Your goal:
How many lines in the records below contain the word "burst"? State only that number.

Saved data entries:
Content starts

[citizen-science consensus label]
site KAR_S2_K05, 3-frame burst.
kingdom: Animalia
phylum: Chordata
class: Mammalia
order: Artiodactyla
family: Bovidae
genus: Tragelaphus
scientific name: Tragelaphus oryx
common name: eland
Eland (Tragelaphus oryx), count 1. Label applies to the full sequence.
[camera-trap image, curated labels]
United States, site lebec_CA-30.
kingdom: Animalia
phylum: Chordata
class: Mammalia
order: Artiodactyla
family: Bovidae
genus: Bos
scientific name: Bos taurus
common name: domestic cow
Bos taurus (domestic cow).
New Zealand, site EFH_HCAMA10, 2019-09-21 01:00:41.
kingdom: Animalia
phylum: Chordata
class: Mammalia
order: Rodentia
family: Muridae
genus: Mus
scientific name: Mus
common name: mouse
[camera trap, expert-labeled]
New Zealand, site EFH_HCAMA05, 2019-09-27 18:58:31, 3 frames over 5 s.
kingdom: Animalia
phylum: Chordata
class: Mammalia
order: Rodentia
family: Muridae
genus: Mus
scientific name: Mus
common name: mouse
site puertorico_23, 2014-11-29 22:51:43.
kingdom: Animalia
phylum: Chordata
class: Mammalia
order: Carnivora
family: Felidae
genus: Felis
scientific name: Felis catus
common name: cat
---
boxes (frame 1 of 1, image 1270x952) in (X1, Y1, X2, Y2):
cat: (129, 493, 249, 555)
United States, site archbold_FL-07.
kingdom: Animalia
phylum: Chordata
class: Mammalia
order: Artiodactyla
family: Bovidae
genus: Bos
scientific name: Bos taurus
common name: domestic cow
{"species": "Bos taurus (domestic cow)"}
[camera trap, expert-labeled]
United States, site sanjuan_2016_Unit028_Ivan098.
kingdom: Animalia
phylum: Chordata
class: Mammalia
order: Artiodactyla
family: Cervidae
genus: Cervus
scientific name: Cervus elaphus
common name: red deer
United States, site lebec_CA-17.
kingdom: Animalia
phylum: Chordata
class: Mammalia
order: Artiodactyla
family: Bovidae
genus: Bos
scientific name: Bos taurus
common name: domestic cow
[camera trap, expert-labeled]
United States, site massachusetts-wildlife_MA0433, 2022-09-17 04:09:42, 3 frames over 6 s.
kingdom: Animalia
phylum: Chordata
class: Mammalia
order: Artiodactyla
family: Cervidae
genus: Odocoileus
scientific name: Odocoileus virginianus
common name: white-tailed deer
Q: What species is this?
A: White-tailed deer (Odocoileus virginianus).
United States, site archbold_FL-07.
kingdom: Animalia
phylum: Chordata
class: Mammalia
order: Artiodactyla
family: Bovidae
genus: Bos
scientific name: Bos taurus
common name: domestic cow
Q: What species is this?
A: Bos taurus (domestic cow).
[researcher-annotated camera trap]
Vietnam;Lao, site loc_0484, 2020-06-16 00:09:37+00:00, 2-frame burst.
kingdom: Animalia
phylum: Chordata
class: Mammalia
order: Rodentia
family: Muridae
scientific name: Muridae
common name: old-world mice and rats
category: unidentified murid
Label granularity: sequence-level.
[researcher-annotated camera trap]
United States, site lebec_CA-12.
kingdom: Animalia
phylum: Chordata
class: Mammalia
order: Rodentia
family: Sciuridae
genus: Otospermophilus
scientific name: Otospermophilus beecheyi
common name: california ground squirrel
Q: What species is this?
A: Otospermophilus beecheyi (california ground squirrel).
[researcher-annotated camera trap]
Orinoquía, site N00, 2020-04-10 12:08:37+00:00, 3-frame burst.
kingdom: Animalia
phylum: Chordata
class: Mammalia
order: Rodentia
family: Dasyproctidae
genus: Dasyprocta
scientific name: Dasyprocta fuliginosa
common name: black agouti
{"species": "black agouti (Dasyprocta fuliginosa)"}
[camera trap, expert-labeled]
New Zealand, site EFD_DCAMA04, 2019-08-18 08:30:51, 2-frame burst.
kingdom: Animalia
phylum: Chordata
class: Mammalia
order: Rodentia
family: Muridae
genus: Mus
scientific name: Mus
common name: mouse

Content ends

Output for this task:
4